═════ Information supplied

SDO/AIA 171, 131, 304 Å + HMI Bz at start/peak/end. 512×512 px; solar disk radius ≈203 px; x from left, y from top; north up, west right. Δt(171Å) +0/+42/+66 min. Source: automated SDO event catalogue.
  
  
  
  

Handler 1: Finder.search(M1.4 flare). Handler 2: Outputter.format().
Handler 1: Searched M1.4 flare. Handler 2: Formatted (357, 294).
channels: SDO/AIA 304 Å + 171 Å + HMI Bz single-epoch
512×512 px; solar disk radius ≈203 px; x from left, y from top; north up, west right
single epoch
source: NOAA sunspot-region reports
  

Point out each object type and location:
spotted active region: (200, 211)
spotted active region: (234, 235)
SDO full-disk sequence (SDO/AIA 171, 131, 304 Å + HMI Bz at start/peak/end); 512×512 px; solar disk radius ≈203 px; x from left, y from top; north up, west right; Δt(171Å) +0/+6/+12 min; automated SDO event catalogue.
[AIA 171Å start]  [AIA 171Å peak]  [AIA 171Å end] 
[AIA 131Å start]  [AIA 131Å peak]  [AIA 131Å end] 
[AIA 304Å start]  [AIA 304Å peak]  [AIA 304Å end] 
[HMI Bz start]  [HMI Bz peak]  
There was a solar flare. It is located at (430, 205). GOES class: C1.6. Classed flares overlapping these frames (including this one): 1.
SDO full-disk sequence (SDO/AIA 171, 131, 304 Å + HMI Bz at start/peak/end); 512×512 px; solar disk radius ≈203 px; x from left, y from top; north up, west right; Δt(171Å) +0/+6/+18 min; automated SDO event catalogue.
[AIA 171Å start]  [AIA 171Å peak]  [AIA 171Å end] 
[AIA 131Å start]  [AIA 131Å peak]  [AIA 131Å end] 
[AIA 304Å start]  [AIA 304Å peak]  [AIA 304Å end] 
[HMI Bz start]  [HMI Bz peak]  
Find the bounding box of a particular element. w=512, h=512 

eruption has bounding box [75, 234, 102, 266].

══════════

Directions for this task: Copy every line of the records above word for word, with nothing changed.

Answer to the task:
SDO/AIA 171, 131, 304 Å + HMI Bz at start/peak/end. 512×512 px; solar disk radius ≈203 px; x from left, y from top; north up, west right. Δt(171Å) +0/+42/+66 min. Source: automated SDO event catalogue.
  
  
  
  

Handler 1: Finder.search(M1.4 flare). Handler 2: Outputter.format().
Handler 1: Searched M1.4 flare. Handler 2: Formatted (357, 294).
channels: SDO/AIA 304 Å + 171 Å + HMI Bz single-epoch
512×512 px; solar disk radius ≈203 px; x from left, y from top; north up, west right
single epoch
source: NOAA sunspot-region reports
  

Point out each object type and location:
spotted active region: (200, 211)
spotted active region: (234, 235)
SDO full-disk sequence (SDO/AIA 171, 131, 304 Å + HMI Bz at start/peak/end); 512×512 px; solar disk radius ≈203 px; x from left, y from top; north up, west right; Δt(171Å) +0/+6/+12 min; automated SDO event catalogue.
[AIA 171Å start]  [AIA 171Å peak]  [AIA 171Å end] 
[AIA 131Å start]  [AIA 131Å peak]  [AIA 131Å end] 
[AIA 304Å start]  [AIA 304Å peak]  [AIA 304Å end] 
[HMI Bz start]  [HMI Bz peak]  
There was a solar flare. It is located at (430, 205). GOES class: C1.6. Classed flares overlapping these frames (including this one): 1.
SDO full-disk sequence (SDO/AIA 171, 131, 304 Å + HMI Bz at start/peak/end); 512×512 px; solar disk radius ≈203 px; x from left, y from top; north up, west right; Δt(171Å) +0/+6/+18 min; automated SDO event catalogue.
[AIA 171Å start]  [AIA 171Å peak]  [AIA 171Å end] 
[AIA 131Å start]  [AIA 131Å peak]  [AIA 131Å end] 
[AIA 304Å start]  [AIA 304Å peak]  [AIA 304Å end] 
[HMI Bz start]  [HMI Bz peak]  
Find the bounding box of a particular element. w=512, h=512 

eruption has bounding box [75, 234, 102, 266].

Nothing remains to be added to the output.